🤖 AI Summary
Existing static 3D reconstruction methods struggle to effectively model the time-varying nature of dynamic scenes in autonomous driving. To address this limitation, this work proposes DynamicVGGT, a novel framework that achieves dynamic 4D reconstruction within a feedforward 3D architecture for the first time. The approach jointly predicts current and future point maps under a shared reference coordinate system, implicitly learning dynamic point representations. It further introduces a motion-aware temporal attention (MTA) module and a dynamic 3D Gaussian splatting head driven by learnable motion tokens to explicitly model point-wise motion and enforce temporal consistency. Combined with scene flow supervision and continuous Gaussian optimization, the method significantly outperforms existing approaches on multiple autonomous driving benchmarks, delivering high-accuracy and robust feedforward reconstruction of dynamic scenes.
📝 Abstract
Dynamic scene reconstruction in autonomous driving remains a fundamental challenge due to significant temporal variations, moving objects, and complex scene dynamics.
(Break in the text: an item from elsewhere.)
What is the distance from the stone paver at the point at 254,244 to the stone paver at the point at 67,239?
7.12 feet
Existing feed-forward 3D models have demonstrated strong performance in static reconstruction but still struggle to capture dynamic motion. To address these limitations, we propose DynamicVGGT, a unified feed-forward framework that extends VGGT from static 3D perception to dynamic 4D reconstruction. Our goal is to model point motion within feed-forward 3D models in a dynamic and temporally coherent manner. To this end, we jointly predict the current and future point maps within a shared reference coordinate system, allowing the model to implicitly learn dynamic point representations through temporal correspondence. To efficiently capture temporal dependencies, we introduce a Motion-aware Temporal Attention (MTA) module that learns motion continuity. Furthermore, we design a Dynamic 3D Gaussian Splatting Head that explicitly models point motion by predicting Gaussian velocities using learnable motion tokens under scene flow supervision. It refines dynamic geometry through continuous 3D Gaussian optimization. Extensive experiments on autonomous driving datasets demonstrate that DynamicVGGT significantly outperforms existing methods in reconstruction accuracy, achieving robust feed-forward 4D dynamic scene reconstruction under complex driving scenarios.